C'est pour des raisons pratiques
d'impression que nous avons dû regrouper en fin de parcours les photographes
qui illustrent les virtualités de la couleur, même si nous troublons ainsi
l'ordre des dates de naissance et si plusieurs d'entre eux ont travaillé
également ou surtout dans le noir et blanc. Mais peut-être ce regroupement
n'est-il pas trop préjudiciable. Parce qu'il fait sentir à quel point la
couleur définit un monde à part.
Les animaux ont une vue adaptée à leur situation. Un
carnassier, qui doit frapper instantanément sa proie, ne pourrait qu'être
embarrassé par une discrimination trop fine des couleurs. Par contre, des poissons
et des oiseaux peuvent en avoir hautement besoin. Notre œil de primate semble
avoir été sélectionné dans la forêt haute, où il s'agissait de distinguer des
fruits parmi la frondaison, et de les atteindre à vitesse réduite ; il perçoit
ainsi des dizaines de milliers de couleurs, c'est-dire de combinaisons entre
une teinte, une luminance et une saturation ; du même coup, il a contribué à
une vie sociale différenciée, car il y a sans doute une jolie causalité
circulaire entre vision discriminatrice de primate et épouillage.
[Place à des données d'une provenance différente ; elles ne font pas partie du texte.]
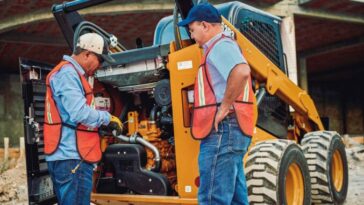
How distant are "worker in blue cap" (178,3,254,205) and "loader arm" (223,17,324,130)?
0.74 metres

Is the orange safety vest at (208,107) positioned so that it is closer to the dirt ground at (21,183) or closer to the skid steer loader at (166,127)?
the skid steer loader at (166,127)

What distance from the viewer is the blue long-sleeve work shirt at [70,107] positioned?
3326 mm

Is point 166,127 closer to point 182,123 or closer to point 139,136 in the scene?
point 139,136

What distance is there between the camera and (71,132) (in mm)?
3439

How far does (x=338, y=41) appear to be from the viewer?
1748 cm

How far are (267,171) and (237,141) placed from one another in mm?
932

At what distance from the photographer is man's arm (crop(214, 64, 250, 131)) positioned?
2.99m

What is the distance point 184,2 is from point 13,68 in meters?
15.2

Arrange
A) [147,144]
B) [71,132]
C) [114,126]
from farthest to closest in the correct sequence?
[147,144]
[114,126]
[71,132]

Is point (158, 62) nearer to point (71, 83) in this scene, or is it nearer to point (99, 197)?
point (71, 83)

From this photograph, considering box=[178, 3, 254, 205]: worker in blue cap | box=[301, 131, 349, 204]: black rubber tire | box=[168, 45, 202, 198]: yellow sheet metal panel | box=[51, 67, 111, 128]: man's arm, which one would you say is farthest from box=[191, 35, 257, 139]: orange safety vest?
box=[301, 131, 349, 204]: black rubber tire

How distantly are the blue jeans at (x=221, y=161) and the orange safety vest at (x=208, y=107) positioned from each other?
0.05m

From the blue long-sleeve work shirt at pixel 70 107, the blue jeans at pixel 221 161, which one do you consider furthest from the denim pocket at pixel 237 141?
the blue long-sleeve work shirt at pixel 70 107

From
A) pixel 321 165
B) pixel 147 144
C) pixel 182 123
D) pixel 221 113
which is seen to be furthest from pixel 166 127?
pixel 321 165
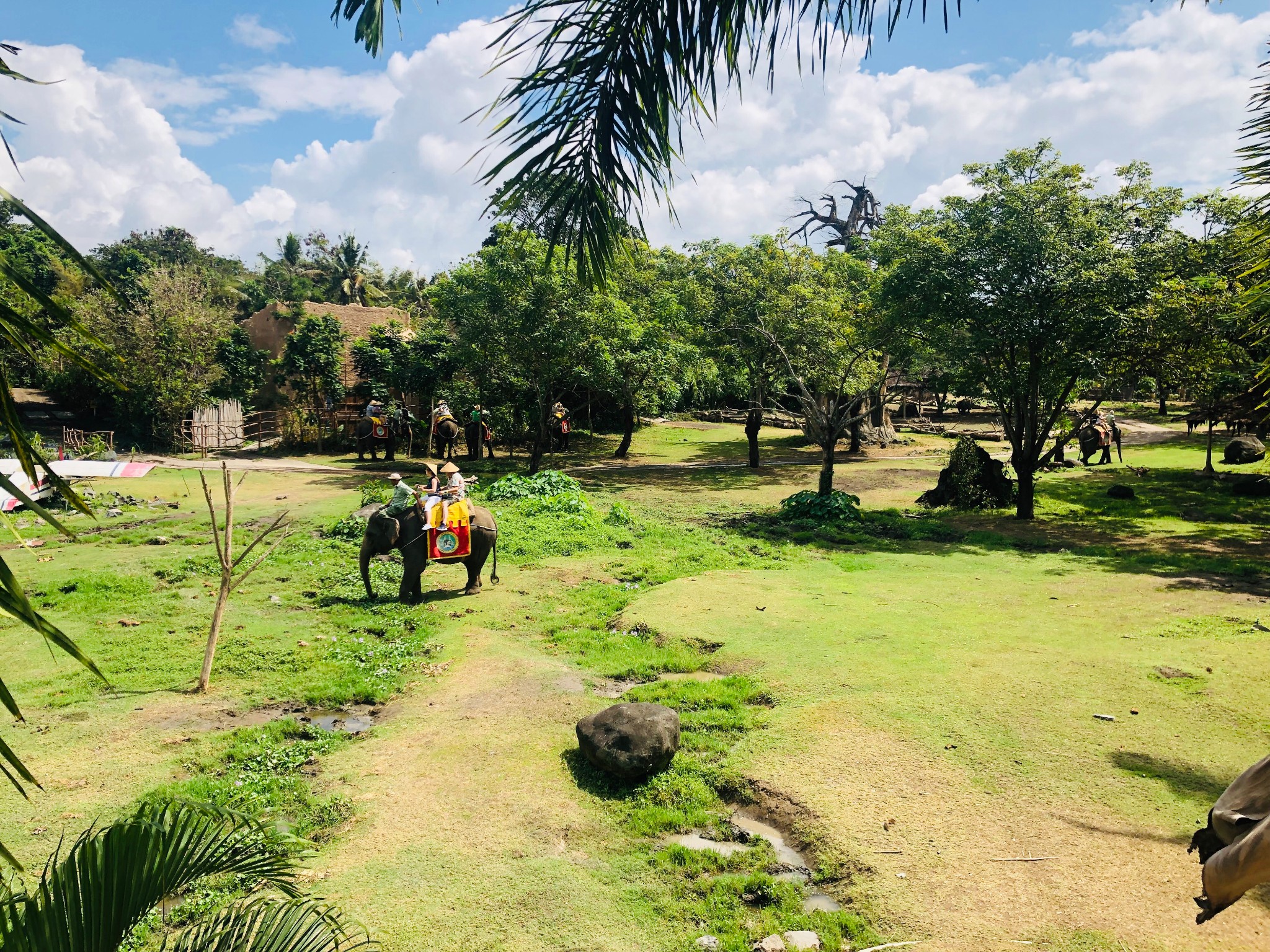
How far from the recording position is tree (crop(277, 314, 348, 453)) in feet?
79.8

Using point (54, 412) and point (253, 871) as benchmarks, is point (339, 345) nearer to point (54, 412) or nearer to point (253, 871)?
point (54, 412)

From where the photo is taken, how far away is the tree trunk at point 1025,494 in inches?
602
De plus, chez
le mammifère signé qu'est l'homme, donc chez un animal qui cherche l'ambiance
mais en même temps se sent isolé par l'abstraction des signes qui le
constituent, la couleur joue un rôle affectif considérable, réchauffant et rapprochant
l'environnement par ses teintes «chaudes», le refroidissant et l'éloignant par
ses teintes «froides». Du reste, indépendamment de ce confort affectif,
l'extrême variété des couleurs contribue à différencier les topologies, les
cybernétiques, voire les logico-sémiotiques que sont nos partis d'existence, y
multipliant les ruptures, les fusions, les courbures et inflexions de toutes
sortes.
Or, tandis que la peinture dispose de
dizaines de milliers de couleurs, la photographie est à cet égard assez grossière.
Le nombre de teintes y est réduit, leurs délimitations flottantes, leurs
imprégnations sur la pellicule lentes. Oublions même que longtemps leur
conservation fut particulièrement hasardeuse.
La photographie couleur suffit alors à
certaines missions pratiques, comme de décider de la maturité des moissons. De
même, elle convient bien aux usages affectifs simples, comme pour ces amulettes
que sont les photos de famille et d'identité ; elle fait alors oublier le côté
seulement indiciel de toute photo, et favorise la présence de l'absent, même la
présence pure, comme chez Boltanski. Un peu dans la même ligne, Walker Evans,
très remémorant, a pris du plaisir à faire dans ses vieux jours des photos
couleur d'archi-tectures perdues dans la prairie américaine, d'autant plus
disponibles à la remémoration qu'elles étaient petites : Of Time and Space, le titre de Christenberry qui en recueille, montre
bien qu'en ce cas le temps est plus sensible que l'espace. Enfin, la photo
couleur manifeste bien les réactions chimiques complexes dont elle résulte, ce
qui s'ajoute à son aspect remémorant ; la chose est particulièrement sensible
dans les polaroïds, où le photographe-regardeur assiste au processus d'où
l'image sort progressivement, génétiquement.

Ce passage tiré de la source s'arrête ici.